Why are so many shifting away from describing what they do as public relations? If it’s not agencies quietly dropping the words from their company names, it’s individuals doing the same with their job titles.

I can understand why certain agencies have done this. Some have refined what they offer to focus on the narrower field of marketing communications or just communications in general. Others may have diversified into providing the full stack of marketing services. Or merged with another, larger agency in a different discipline. PR may now be just one aspect of the expertise on offer. More cynically, it might just be so that they can say ‘yes, we can do that’ when asked by a new client about their capability.

For individuals, I accept that it’s easier to explain if you say you work in communications or marketing.
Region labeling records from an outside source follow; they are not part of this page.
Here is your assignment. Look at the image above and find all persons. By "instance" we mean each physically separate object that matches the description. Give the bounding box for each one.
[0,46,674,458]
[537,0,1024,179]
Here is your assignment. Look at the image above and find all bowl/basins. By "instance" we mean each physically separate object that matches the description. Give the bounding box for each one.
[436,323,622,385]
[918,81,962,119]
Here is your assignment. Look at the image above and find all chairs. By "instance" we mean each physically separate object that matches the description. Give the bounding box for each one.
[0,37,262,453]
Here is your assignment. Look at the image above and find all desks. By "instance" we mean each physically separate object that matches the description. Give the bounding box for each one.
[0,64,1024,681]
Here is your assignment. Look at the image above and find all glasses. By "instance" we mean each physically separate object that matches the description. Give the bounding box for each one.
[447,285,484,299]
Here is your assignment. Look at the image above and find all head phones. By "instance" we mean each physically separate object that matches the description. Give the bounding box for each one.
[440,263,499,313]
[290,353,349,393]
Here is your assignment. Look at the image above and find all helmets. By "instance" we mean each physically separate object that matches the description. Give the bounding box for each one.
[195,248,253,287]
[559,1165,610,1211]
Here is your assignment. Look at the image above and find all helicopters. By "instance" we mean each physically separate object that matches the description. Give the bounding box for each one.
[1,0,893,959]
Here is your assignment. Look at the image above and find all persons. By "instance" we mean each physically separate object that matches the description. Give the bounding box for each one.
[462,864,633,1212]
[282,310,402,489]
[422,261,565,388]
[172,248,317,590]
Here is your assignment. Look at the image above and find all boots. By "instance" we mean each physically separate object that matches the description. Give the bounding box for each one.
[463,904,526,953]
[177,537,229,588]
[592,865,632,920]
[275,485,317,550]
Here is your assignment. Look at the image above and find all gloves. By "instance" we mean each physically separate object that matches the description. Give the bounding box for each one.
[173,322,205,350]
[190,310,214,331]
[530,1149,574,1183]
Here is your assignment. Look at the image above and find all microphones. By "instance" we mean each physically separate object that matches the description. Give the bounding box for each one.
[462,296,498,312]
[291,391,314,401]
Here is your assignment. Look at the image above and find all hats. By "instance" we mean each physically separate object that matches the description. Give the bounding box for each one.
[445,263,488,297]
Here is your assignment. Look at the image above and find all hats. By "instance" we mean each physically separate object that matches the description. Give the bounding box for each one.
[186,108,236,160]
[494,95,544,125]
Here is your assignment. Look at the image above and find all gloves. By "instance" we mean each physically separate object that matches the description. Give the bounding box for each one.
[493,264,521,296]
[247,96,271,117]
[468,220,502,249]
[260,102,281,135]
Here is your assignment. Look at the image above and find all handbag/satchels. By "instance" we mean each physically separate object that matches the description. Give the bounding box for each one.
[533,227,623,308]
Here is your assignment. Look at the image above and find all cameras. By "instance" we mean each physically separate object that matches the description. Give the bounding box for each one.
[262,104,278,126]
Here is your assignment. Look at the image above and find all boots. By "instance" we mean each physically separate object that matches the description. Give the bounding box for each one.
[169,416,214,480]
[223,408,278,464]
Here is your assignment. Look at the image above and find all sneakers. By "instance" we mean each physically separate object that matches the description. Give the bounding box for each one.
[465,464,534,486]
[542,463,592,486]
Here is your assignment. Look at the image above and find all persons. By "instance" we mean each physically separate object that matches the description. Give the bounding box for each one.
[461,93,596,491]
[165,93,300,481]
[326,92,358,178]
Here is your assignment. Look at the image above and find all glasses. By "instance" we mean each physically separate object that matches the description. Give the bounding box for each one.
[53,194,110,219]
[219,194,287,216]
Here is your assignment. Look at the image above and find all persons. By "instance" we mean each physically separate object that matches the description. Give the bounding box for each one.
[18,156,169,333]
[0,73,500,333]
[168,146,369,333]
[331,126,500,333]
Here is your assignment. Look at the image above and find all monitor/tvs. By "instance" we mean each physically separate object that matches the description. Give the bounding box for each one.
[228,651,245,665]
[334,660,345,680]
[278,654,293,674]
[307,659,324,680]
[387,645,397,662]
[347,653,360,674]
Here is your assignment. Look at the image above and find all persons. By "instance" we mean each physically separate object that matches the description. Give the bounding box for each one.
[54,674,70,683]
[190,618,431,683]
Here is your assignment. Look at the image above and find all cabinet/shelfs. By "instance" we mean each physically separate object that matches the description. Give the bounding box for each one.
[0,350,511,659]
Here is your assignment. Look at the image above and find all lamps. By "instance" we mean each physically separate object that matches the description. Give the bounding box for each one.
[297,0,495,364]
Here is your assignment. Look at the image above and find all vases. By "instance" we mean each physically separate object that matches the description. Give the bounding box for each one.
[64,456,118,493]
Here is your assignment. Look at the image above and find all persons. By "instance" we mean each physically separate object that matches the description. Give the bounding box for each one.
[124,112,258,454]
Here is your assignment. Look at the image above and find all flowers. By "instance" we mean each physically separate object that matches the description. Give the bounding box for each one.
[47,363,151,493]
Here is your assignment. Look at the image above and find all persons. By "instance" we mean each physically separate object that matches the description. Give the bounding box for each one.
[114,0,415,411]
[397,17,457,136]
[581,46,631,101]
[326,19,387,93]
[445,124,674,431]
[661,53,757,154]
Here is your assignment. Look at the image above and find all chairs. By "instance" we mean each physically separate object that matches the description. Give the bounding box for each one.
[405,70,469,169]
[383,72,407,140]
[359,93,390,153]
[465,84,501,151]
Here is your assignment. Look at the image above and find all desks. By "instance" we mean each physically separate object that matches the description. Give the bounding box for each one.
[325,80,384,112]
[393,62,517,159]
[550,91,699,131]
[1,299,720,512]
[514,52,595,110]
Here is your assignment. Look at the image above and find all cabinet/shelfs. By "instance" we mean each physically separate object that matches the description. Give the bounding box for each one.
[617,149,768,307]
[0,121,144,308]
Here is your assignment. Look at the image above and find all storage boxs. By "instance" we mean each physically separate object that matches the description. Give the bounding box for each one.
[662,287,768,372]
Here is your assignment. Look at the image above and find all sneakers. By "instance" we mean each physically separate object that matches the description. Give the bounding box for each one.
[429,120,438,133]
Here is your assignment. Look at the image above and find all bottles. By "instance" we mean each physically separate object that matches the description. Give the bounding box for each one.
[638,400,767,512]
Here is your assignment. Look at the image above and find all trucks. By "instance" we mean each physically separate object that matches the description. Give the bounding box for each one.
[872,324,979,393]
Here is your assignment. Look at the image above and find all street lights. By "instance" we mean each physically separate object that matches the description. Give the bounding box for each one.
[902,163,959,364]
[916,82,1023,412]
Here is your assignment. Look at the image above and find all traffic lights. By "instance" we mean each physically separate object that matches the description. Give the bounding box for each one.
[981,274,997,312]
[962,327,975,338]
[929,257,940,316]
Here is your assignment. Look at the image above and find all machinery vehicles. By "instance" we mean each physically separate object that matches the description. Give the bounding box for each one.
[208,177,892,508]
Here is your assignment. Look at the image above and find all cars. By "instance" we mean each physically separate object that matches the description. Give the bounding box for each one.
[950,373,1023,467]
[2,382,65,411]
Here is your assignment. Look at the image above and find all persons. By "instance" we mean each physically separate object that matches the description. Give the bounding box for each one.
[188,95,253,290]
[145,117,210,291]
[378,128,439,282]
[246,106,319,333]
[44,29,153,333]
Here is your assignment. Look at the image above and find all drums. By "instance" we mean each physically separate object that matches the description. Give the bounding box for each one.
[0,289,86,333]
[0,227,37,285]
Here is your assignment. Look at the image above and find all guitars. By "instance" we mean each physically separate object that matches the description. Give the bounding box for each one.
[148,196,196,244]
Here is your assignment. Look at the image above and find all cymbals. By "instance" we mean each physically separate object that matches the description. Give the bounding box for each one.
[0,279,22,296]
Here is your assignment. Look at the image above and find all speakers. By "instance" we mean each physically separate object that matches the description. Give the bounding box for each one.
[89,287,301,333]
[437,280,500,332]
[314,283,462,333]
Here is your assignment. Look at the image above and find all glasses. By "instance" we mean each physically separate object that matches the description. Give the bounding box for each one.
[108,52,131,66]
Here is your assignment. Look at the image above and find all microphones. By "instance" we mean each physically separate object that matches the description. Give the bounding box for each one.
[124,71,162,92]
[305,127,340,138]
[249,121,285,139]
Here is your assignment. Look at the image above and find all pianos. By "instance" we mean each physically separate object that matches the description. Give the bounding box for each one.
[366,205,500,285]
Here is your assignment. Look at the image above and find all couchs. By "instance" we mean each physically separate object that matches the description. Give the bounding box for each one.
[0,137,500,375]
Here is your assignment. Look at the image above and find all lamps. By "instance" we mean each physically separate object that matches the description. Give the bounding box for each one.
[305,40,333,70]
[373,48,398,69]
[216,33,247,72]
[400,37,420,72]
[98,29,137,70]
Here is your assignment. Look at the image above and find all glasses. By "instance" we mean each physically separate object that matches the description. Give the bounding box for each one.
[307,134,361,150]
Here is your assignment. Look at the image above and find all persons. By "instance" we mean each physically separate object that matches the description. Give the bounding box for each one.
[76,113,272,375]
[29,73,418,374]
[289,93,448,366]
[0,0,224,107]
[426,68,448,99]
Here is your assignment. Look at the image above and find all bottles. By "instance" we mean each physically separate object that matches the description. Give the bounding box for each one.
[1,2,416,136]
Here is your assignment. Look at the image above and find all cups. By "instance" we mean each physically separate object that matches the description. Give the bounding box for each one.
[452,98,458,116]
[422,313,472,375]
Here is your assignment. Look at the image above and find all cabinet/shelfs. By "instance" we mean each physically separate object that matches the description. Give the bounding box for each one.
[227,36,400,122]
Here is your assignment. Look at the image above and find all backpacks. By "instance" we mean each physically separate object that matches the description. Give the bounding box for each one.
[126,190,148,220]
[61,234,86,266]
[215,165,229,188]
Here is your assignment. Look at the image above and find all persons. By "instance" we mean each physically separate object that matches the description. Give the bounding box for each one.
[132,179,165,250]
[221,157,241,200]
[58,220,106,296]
And you’ll probably get a better response to the inevitable ‘What do you do?’ dinner party question. There have been occasions when I’ve described my work that way. It’s just easier. Explaining PR at a party risks getting yourself struck off the guest list. Whereas saying you work in digital content marketing or influencer relations sounds much more au courant. You’ll certainly see less people backing slowly away.

Most of these aren’t bad reasons to ditch PR as a descriptor. But putting them aside, I suspect there’s something else going on. It’s hard to pinpoint but I think it may be partly wrapped up in the perpetual debates about the difficulties of defining PR, and whether or not it’s a profession or a trade. Buried beneath both lie seldom-admitted insecurities and a sense of inferiority, relative to the true professions. Dropping PR from job titles and company names must be understandably liberating to those who suffer from this malaise.       

Does any of this really matter? I think it does. Whilst PR has changed a great deal in many ways, mostly since the internet arrived, in many others it hasn’t changed at all. It’s still about PR people building relationships with groups of other people (stakeholders if you wish) in support of their employer’s goals. It’s still about attitude and behaviour change – what you do and what others think – not just what you say. It’s still about earned influence. The tools and techniques we deploy are more varied and more complex now. But it’s still PR, just PR in a digital world. Not, as some like to call it, ‘digital PR’.

Calling what we do anything but PR isn’t helpful on any level. It doesn’t help when we’re trying to attract fresh talent. It doesn’t help when we’re trying to sell ourselves on LinkedIn. More importantly, it confuses buyers and can lead them to make poor decisions. Many of these people are already baffled by all the agency overlap we now have, on top of the currently fashionable but vague job titles.

I’ll accept that PR isn’t a perfect label but it’s still the best way of describing what I do for a living. That’s why I, for one, won’t be ditching it anytime soon.

What’s more, I’m in good company. Both M&C Saatchi and Golin have recently had epiphany moments, re-embracing their former abandonment of the term PR. This is very encouraging news. I wonder who will be next?